SOURCE DOCUMENT:
Simultaneously a painting and a sculpture, brisk strokes of gouache in delicate shades [of blue] eloquently suggest the eternal motion of the rippled water stretching towards the precise line of the horizon … The works on show in Unearthed create a layered language of material, form and concept and they veer between realism and abstraction, demonstrating Cass’s skill and versatility as an artist … Cass carefully selects colours for his palette that harmonize beautifully, which contributes greatly to the overall appeal of his creative offering.
— Jane Compton
David Cass’s ‘Years of Dust and Dry’ [painting] skilfully utilises the found object as the textural ground for painterly and sculptural exploration of a collective human mark. The recurrent motif of a stylised ocean, a rhythmic swell of flattened greenish grey gouache painted on a farmhouse table top, combines the natural effects of time, life and decay with human design and deliberation. Weathered by time and domestic use the bulk of the table top, resting on two small open drawers, is overlaid by an expansive pattern of water. Cass extends this motif in the surface treatment, diminishing the circumference pattern at the edges to seemingly create an expanded world of unconscious aspiration contained in this mass of water, the wood beneath creating imaginative depth in contrast.

It is a poetic image echoed in miniature in a collection of matchboxes and wooden coffee grinder drawers an adjacent cabinet, bone dry elements juxtaposed with an infinite expanse of water. There is something aged about the choice of colour, reminiscent of folk painting and this combined with an almost sculptural quality to the wave pattern gives the work a feeling of connection to generations past, together with a feeling of eternal longing that reaches deep beneath the distressed wooden surface. Cass’s paper film reels and projector are equally intriguing, a dialogue between object and invention; a museum piece coupled with celluloid in a form that cannot illuminate itself. Cass presents a compelling sequence of thought about the mystery of life, knowing and the human condition.
— Northings | Georgina Coburn
David Cass is most definitely an artist worthy of investment. His artworks are gaining significant recognition, yet he remains an affordable & accessible creative talent.
— Callum Barton
And so David’s art is – an elegant, organic fusion of found objects and his own artistic application. A matchbox, which when opened sports a miniature painting. Flea-market found aging postcards – snippets of lives lost – artfully arranged and incorporated into an understated, emotionally authoritative setting. And seascapes. Great glorious seascapes adorning desktops, tabletops, doors…

This care that David has for his immediate, and broader, environment is encapsulated in his art. Although it is not his explicit intention, a profound sensitivity towards the world around him is conveyed, and it is perhaps this, above all else, that gives his work such an unmistakably restorative quality. As he says himself: “I’ve taken somebody’s leftovers and given them new life.” In so doing he takes and renews forgotten and forlorn aspects within each one of us.
— Freddy Weaver
These fragments of beauty are observations of the mundane, they paint a picture of time passing, and of the multi-layered past that is Venice’s history, the aesthetic quality of each painting, a subject worthy in itself.

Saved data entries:
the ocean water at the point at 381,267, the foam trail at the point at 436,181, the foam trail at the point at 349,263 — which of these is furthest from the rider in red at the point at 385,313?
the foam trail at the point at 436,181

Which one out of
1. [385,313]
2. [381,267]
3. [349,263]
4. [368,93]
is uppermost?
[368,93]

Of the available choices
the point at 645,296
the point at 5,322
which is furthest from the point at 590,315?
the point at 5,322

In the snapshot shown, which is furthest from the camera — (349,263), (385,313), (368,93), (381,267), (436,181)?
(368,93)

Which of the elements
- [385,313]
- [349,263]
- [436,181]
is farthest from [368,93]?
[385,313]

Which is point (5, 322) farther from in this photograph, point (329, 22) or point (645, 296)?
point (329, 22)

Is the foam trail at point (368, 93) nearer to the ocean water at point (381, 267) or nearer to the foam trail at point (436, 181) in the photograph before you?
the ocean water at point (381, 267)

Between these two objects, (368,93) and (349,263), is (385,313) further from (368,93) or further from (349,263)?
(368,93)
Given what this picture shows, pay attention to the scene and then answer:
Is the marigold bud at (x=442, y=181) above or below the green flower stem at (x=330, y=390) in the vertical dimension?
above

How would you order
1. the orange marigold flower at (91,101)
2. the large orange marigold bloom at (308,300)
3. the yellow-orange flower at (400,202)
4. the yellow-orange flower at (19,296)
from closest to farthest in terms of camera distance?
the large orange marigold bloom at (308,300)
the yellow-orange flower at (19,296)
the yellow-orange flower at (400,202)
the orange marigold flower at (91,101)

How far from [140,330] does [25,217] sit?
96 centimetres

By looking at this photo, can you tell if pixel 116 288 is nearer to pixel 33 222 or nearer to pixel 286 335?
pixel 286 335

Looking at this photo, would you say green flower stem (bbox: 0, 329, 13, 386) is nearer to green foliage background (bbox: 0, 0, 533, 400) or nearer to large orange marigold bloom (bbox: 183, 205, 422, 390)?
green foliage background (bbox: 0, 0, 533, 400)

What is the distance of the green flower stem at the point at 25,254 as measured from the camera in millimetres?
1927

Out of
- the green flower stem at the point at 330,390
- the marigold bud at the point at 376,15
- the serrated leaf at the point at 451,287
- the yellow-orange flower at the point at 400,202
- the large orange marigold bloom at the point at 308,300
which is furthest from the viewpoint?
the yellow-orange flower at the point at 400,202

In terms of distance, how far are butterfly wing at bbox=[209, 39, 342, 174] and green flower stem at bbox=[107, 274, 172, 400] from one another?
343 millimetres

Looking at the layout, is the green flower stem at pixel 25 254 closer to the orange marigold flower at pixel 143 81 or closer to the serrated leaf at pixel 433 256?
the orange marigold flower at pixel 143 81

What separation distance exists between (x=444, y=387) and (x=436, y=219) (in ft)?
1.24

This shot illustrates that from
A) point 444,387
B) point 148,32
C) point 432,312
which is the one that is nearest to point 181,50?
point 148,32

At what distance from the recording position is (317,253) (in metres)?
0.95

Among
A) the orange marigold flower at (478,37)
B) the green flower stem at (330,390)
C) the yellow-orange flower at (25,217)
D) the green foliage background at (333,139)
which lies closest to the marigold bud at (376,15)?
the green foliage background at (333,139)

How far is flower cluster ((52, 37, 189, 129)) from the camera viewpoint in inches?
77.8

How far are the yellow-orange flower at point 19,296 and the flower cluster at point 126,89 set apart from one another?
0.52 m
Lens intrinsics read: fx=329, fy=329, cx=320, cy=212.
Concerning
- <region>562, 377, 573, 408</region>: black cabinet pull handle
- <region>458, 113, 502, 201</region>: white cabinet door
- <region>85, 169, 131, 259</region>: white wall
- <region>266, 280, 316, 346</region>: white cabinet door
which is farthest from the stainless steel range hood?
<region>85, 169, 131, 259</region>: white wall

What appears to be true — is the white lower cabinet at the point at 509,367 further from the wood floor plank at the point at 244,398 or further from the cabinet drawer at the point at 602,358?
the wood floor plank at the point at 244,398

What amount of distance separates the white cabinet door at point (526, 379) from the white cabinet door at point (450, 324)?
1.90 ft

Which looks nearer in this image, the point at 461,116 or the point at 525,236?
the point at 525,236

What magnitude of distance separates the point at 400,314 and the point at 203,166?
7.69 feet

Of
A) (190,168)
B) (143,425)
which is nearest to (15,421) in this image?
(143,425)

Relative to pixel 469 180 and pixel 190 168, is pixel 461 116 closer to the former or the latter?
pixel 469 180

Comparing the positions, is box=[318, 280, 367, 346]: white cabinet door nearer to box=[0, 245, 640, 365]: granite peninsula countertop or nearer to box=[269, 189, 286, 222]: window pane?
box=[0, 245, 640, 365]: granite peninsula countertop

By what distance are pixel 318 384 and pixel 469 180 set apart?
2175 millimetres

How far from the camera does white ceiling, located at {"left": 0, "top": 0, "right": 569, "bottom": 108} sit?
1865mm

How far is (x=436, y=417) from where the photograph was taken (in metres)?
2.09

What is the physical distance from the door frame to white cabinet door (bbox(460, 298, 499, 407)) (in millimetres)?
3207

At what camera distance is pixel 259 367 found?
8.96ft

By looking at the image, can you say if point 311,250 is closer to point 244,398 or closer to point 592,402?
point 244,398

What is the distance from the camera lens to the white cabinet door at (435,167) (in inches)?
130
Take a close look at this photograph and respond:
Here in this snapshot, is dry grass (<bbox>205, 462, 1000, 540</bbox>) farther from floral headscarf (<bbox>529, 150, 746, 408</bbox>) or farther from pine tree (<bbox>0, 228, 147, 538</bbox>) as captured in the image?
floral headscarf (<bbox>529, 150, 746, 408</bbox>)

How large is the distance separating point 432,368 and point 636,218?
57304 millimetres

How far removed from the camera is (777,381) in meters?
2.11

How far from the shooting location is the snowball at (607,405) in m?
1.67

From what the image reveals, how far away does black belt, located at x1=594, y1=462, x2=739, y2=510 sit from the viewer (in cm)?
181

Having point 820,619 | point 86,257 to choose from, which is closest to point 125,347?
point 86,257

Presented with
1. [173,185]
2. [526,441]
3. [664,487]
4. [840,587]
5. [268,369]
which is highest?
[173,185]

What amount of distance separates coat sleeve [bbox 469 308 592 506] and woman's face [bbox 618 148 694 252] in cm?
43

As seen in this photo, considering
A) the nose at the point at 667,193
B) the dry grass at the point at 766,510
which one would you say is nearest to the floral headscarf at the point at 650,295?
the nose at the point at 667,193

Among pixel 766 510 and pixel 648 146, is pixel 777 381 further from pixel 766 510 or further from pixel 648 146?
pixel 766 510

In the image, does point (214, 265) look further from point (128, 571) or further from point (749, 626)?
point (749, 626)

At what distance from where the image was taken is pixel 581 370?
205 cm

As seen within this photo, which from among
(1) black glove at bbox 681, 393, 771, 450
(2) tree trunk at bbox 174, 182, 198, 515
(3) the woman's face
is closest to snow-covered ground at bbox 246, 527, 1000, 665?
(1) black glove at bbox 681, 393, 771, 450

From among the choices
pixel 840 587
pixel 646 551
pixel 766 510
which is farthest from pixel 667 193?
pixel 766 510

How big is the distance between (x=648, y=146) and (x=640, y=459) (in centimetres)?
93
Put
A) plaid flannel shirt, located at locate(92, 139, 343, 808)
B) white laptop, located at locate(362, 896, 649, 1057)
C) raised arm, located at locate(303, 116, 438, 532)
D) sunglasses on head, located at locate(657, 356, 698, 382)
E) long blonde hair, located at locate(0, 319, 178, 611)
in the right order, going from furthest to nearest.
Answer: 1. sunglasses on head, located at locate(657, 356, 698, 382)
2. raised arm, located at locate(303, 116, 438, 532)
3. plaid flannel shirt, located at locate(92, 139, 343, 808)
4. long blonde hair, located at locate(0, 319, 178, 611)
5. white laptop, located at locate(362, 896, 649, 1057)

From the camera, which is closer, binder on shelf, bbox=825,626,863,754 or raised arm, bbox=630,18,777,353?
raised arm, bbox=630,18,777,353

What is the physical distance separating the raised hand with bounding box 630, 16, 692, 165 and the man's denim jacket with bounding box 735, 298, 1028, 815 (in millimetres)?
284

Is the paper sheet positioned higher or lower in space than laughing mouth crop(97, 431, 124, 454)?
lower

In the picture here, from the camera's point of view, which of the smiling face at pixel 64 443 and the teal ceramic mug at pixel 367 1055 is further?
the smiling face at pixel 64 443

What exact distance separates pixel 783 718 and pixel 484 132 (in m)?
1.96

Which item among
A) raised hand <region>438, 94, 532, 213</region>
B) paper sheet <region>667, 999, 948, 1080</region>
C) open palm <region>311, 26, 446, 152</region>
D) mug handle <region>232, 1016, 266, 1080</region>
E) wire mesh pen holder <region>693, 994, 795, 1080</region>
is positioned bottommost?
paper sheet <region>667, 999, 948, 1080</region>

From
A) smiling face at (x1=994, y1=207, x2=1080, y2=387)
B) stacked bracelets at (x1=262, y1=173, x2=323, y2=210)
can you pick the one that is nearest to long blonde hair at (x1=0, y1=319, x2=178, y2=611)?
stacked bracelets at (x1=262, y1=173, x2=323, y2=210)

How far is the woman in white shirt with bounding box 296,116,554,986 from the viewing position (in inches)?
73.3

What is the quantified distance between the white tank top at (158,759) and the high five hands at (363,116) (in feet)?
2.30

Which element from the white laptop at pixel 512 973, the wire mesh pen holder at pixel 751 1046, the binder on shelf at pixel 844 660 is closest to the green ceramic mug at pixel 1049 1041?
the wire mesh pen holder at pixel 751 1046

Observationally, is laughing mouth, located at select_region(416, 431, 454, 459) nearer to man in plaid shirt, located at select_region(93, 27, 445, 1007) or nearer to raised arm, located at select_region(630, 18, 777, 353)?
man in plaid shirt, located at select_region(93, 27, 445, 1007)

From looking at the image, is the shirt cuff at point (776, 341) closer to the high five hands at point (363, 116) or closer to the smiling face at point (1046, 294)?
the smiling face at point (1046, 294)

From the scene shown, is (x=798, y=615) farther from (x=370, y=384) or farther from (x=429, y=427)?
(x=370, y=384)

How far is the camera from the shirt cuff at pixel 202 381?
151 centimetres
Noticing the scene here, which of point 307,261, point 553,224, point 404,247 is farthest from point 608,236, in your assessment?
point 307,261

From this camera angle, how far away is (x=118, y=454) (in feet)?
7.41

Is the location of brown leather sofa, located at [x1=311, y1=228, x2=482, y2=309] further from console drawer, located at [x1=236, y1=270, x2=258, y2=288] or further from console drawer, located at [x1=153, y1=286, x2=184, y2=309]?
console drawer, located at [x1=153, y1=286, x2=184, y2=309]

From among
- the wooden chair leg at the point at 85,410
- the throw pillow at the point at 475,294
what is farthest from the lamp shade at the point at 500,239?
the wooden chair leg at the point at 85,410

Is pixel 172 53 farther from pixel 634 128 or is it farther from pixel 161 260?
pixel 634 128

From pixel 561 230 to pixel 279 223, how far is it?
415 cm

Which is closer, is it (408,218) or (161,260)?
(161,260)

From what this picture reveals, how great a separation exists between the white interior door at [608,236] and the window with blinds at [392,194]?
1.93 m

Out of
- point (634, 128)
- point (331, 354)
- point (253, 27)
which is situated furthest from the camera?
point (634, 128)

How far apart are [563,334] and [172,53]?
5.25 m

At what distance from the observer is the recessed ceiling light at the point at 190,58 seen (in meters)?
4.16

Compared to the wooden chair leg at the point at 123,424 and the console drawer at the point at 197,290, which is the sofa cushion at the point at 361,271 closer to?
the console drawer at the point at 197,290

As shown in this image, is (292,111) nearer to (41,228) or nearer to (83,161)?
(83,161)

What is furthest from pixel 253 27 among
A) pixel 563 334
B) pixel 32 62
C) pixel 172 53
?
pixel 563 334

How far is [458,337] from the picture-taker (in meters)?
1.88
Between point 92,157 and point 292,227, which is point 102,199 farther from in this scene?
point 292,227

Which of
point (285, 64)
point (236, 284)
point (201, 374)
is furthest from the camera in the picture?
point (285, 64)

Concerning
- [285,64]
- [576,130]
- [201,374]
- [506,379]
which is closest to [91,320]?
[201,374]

WHAT YOU WILL DO:
a) Answer these questions using the excerpt on David Cass's art.
(i) What is 'Years of Dust and Dry' painted on?
(ii) Despite his growing recognition, what does Callum Barton say Cass remains?
(iii) Whose history is named in the final passage?
b) Decide whether each statement agrees with the excerpt on David Cass's art. Answer yes or no, and quote the words that decide it.
(i) Freddy Weaver says Cass explicitly intends to convey sensitivity toward the world around him.
(ii) When one of Cass's matchboxes is opened, it shows a miniature painting.
(iii) The postcards Cass uses came from a flea market.

ANSWERS PROVIDED:
a)
(i) A farmhouse table top
(ii) An affordable & accessible creative talent
(iii) Venice's history

b)
(i) No: "Although it is not his explicit intention, a profound sensitivity towards the world around him is conveyed"
(ii) Yes: "A matchbox, which when opened sports a miniature painting."
(iii) Yes: "Flea-market found aging postcards"